Robert Dornhelm, who spent three months in Prague directing Kingsley in "Anne Frank," says that "it was like somebody gave me a Stradivarius, this most beautiful and expensive instrument. If you know how to play it, you can produce the most beautiful sounds. You just need to touch it, and it plays."
Even more, Dornhelm adds, he was grateful to Kingsley for "keeping the entire cast like a happy family. He was the most modest team player I've ever worked with. He would have the courtesy, if he knew it wasn't his scene, to not hog the light like most actors would do, but push his partner into a position where he felt it was advantageous for the camera. Then they would be in the center of the scene."
With "Anne Frank" ranking as the second-highest-rated TV miniseries of the season, there is already considerable Emmy talk surrounding Kingsley and his co-stars. "Otto Frank was a joy to play," he says. "It was for me far more the role of an archetypal father patriarch among this tribe and family, rather than a film about the Second World War." The son of an English mother and a father of Indian parentage raised in East Africa, Kingsley--who grew up in England--has spent nearly all of his working life as an actor. He is proud of his 15 years in England's Royal Shakespeare Company (where he is still an associate artist), the National Theatre and the Royal Court, and he credits that intense theatrical training with giving him the "tenacity and stamina" to tackle energetic roles like Logan. He says he returns to the stage "once every 10 years."
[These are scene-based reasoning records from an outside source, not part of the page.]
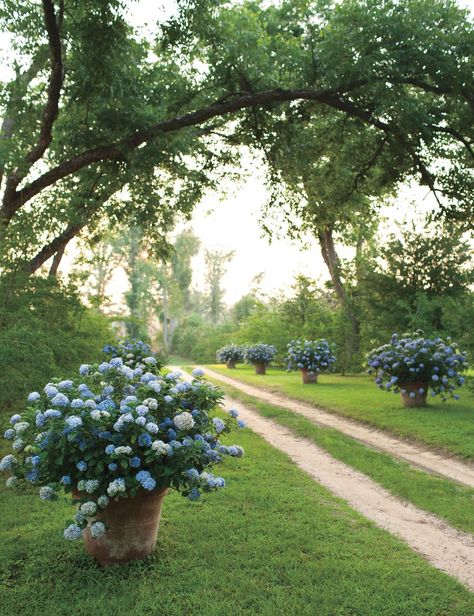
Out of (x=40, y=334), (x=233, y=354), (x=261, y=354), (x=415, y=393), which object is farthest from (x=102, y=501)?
(x=233, y=354)

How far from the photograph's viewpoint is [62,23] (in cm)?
766

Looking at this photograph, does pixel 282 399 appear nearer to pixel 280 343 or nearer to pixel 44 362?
pixel 44 362

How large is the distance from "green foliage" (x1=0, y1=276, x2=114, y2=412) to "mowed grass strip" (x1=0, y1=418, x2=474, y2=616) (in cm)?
165

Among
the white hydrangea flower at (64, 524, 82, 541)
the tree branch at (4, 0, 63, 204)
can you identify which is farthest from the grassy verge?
the tree branch at (4, 0, 63, 204)

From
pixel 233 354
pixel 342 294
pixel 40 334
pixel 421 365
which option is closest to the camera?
pixel 40 334

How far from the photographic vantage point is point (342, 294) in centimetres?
2195

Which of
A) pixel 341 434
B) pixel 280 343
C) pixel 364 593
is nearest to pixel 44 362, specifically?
pixel 364 593

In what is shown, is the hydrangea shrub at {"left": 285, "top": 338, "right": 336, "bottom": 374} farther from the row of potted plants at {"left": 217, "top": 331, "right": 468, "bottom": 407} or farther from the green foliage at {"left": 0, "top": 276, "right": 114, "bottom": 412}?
the green foliage at {"left": 0, "top": 276, "right": 114, "bottom": 412}

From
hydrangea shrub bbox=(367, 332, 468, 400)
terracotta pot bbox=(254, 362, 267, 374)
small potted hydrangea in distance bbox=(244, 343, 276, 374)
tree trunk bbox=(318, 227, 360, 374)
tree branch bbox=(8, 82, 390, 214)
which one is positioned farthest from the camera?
terracotta pot bbox=(254, 362, 267, 374)

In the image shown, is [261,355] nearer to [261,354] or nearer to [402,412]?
[261,354]

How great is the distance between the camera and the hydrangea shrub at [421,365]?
10.8 metres

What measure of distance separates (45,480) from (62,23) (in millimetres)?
6746

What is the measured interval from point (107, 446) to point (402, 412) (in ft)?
28.5

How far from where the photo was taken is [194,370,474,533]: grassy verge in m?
5.30
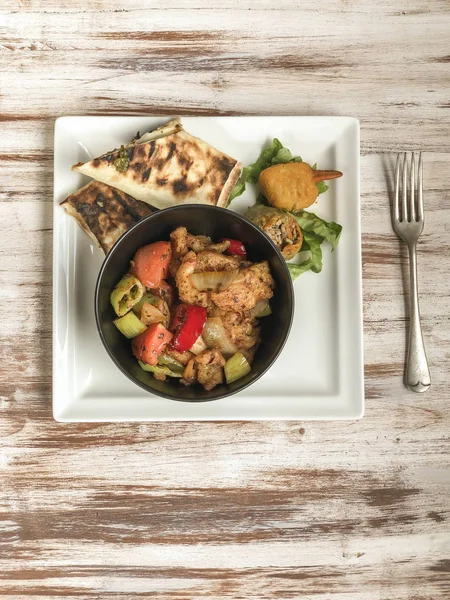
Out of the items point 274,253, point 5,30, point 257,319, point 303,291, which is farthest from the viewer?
point 5,30

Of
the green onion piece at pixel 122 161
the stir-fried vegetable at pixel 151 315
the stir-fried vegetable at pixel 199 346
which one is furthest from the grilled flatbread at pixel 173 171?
the stir-fried vegetable at pixel 199 346

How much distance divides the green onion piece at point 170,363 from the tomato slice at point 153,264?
27 centimetres

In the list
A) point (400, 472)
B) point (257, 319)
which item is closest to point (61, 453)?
point (257, 319)

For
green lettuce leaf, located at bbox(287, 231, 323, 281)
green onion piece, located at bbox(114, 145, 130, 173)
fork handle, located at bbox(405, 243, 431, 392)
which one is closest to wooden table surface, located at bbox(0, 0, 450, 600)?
fork handle, located at bbox(405, 243, 431, 392)

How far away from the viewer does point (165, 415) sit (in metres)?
2.43

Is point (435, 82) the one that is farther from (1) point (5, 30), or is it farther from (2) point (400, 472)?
(1) point (5, 30)

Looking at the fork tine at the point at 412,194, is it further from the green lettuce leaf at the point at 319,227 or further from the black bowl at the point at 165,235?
the black bowl at the point at 165,235

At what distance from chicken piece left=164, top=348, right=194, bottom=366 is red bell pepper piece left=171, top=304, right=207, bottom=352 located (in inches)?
1.2

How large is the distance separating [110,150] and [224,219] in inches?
24.9

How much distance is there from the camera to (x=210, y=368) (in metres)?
2.23

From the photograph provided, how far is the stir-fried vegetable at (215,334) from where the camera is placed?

It was in 1981 that Attenborough cast him in "Gandhi," permanently altering his career. Might that success have come too soon?
"Definitely not," says Kingsley. "I was waiting to develop into something else in the late 1970s. I knew that theater was successful and I was loving it. But right then, when Attenborough phoned me, I knew that there was something else. It could not have come later. The preparation, the opportunity, bang, it came at exactly the right time. And to get an Academy Award at that age was to be given a golden key, which I hope over the years I've used judiciously in making choices."
Says "Sexy Beast" director Glazer: "I think he's probably lived the last 20 years with 'Gandhi' in his back pocket. Unfortunately, when anybody has that kind of success, it becomes a rod for their back. They may enjoy it for a couple of years, but afterwards everything's compared to that as a kind of yardstick. His great motivation, I think, was to bury Gandhi. And I think he's done that."